Discriminating the contribution of soil moisture and surface roughness to the backscattered radar signal is a crucial aspect when dealing with the retrieval problem [9]. If a single polarization and single frequency synthetic aperture radar (SAR) system is used, bare soil multi-parameter estimation is an ill-posed problem since one measurement is used to estimate more than one unknown. If the objective is the retrieval of one target parameter, the others are assumed to be nuisance ones (see also [10], in which a bistatic radar configuration is investigated), and their effect should be minimized both by choosing an appropriate radar configuration (for instance, observation at low incidence angle, if moisture is the target parameter) and introducing a priori information [7]. To overcome these limitations, radar multifrequency and multipolarization data can be used, including SAR polarimetric observations. The multidimensional information obtained helps separating roughness and moisture effects.
Different approaches have been adopted to deal with the retrieval problem both from single- and multiparameter SAR data. Generally, empirical/semi-empirical techniques and physical methods are distinguished [7, 11]. The former are based on experiments providing large datasets matching radar measurements and geophysical data. By fitting in some way the experimental data, they can provide a relationship yielding the radiative quantity as a function of the instrument parameters (frequency, observation angle, polarization) and of the target condition, i.e., the forward model given as a “model function”. Alternatively, an inverse relation to directly retrieve the geophysical parameters can be derived [11-13]. Backscattering coefficients can be taken as such in the inverse relation or they can be combined in a non-linear way (i.e., ratio between polarizations) to compensate as much as possible the influence of undesired effects. A main drawback is the difficulty in characterizing the whole range of ground truth parameters, i.e., training the algorithm on a representative experimental database without limiting the range of applicability.

> [ENTRIES]
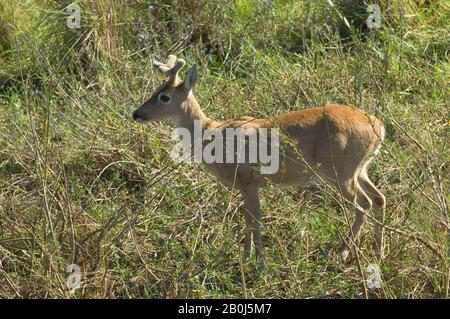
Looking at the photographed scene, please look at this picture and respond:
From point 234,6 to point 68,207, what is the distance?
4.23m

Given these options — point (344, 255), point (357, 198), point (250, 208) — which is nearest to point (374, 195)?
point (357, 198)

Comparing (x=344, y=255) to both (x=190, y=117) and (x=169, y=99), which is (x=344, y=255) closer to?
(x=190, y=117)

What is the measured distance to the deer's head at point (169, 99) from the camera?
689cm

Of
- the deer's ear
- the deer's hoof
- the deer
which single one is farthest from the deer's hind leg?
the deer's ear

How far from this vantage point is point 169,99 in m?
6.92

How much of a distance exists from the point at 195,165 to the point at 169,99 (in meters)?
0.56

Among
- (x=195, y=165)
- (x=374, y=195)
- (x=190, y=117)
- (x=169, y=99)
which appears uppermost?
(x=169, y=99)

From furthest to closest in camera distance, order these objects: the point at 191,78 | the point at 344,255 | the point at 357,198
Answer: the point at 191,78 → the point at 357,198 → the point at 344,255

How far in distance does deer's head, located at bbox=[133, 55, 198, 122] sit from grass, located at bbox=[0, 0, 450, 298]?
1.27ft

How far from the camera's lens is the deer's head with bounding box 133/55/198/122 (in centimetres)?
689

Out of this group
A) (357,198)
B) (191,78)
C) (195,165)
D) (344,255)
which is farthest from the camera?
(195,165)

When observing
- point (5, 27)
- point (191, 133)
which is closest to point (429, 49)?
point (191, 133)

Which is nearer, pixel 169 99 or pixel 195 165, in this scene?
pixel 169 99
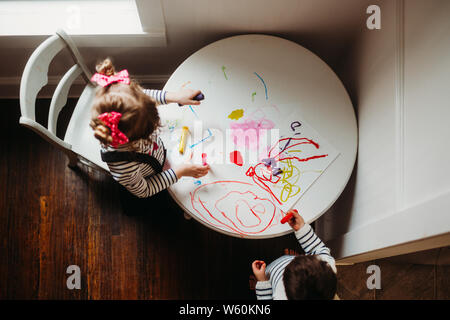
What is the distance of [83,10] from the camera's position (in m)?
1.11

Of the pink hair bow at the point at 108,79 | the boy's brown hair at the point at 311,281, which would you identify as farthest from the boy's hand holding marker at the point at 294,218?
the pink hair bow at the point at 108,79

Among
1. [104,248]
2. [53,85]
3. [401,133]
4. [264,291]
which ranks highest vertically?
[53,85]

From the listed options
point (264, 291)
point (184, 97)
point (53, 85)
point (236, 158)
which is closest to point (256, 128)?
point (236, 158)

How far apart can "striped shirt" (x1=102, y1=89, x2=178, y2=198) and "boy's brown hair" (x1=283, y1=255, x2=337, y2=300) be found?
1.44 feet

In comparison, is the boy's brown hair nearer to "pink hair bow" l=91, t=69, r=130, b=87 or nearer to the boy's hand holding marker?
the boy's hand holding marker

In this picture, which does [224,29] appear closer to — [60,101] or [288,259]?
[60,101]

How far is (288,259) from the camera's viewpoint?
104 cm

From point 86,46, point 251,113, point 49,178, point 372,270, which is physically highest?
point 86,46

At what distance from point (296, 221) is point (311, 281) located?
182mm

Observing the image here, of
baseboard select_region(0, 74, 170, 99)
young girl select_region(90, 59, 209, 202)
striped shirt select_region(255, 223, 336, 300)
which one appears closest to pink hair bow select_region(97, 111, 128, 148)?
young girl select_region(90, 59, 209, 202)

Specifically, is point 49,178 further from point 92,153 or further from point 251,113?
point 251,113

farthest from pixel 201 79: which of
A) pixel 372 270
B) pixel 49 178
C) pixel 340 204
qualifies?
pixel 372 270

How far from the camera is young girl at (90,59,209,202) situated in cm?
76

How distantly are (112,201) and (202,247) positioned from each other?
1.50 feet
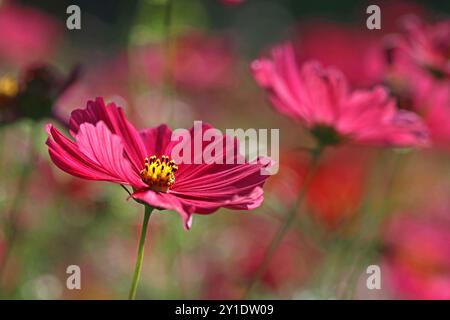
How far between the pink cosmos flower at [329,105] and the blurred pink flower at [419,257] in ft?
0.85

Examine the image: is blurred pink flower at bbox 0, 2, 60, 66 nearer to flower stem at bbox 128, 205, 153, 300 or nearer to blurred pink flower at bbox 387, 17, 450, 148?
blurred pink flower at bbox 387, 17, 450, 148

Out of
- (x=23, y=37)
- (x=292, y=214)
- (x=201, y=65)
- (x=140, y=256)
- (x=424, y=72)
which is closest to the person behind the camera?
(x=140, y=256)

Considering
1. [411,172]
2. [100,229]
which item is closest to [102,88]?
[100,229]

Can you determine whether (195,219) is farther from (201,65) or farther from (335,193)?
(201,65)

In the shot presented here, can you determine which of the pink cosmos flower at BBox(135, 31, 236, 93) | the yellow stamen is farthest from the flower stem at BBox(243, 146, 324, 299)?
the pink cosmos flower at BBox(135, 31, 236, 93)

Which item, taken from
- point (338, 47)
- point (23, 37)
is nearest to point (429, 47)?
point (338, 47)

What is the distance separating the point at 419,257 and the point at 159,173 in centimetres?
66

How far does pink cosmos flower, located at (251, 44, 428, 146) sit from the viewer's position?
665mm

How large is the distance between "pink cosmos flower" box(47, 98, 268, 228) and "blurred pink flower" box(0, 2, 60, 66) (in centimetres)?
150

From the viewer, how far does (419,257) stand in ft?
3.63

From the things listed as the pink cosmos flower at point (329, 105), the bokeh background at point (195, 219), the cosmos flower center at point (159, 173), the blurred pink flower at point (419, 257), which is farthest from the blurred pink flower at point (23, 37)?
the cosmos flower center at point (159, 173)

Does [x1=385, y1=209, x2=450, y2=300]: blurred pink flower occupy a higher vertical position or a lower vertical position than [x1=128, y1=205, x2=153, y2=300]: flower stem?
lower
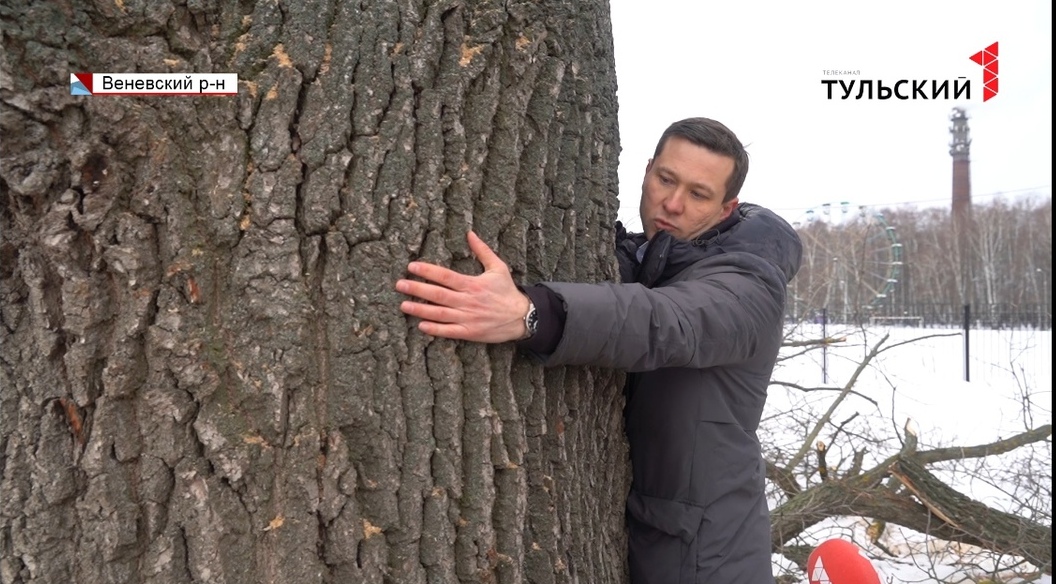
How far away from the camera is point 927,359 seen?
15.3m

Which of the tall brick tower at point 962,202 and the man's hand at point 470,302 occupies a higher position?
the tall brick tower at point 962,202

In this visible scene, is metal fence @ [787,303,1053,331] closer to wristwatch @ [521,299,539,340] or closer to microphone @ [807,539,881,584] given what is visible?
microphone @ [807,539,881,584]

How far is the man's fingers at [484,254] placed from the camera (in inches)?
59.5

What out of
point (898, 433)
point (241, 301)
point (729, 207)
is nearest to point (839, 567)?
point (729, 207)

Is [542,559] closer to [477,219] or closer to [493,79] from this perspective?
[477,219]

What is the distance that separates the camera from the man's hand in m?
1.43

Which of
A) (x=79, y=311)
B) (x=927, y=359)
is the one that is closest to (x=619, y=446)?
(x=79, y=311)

> [DIRECTION] Continue the text above on retrieving soil moisture and surface roughness from radar data, starting after its last sentence.

> [THE REPLY]
Theoretical electromagnetic models physically describe the soil electromagnetic properties and the scattering mechanisms [14, 15]. They simulate the radar measurement in the presence of specific characteristics of the terrain, usually represented in terms of material (i.e., dielectric) and geometrical (i.e., roughness) properties, and as a function of the sensor parameters. Physical models have the possibility to deal with a large number of situations [16]. However, the forward model is not necessarily expressed in a closed mathematical form, so that it becomes unfeasible to find out a closed form solution for inverting it. Moreover, considerable discrepancies between simulations and actual radar data may occur, thus preventing the possibility of reliably estimating soil parameters by model inversion [11]. In other words, uncertainties in the forward model cause retrieval inaccuracies.
Despite the differences between retrieval approaches discussed above, the same statistical criteria should drive the retrieval process. Regression techniques are very often used to solve the problem, especially in the framework of empirical approaches when some linear relation between predictors and parameters to be retrieved can be always postulated [17]. The use of non linear functions of the basic radar measurements can overcome the difficulties represented by the non-linearity of the forward process. Neural Networks have been extensively used to invert models [16, 18-20]. The role of multiparameter data to be combined in non linear way (i.e., ratio between backscattering coefficients) has been put in evidence in this context [18]. The Kalman technique has also been tested showing its high flexibility [21]. The same flexibility is a main advantage of techniques based on Bayesian theory of parameter estimation, which has been considered by several authors for processing SAR images. Besides the extensive use of Bayesian techniques to analyze, classify or restore SAR images [22-24], their roles in soil parameter retrieval have been also consolidated [16, 25, 26].
The objective of this work is to investigate the potential of estimating bare soil parameters (soil moisture mv, roughness standard deviation s and correlation length l) using SAR polarimetric data. In addition, an evaluation of the most suitable sensor configuration for retrieving bare soil geophysical quantities is provided. The problem of inverting forward models (either empirical or theoretical) is stated within the Bayesian theory of parameter estimation, following the same approach used for classifying SAR polarimetric images in [22]. We have accounted for the speckle noise that has been considered in the multidimensional space of the elements of the polarimetric Covariance Matrix. Different inversion schemes have been compared. We have distinguished between criteria to be followed for estimating the parameters and algorithms able to implement the criteria. Maximum a posteriori probability and minimum variance criteria have been implemented by a Monte Carlo minimization/integration approach. A Neural Network approach has been used as well. To identify the best sensor configuration, the comparison has been performed using different sets of radar parameters.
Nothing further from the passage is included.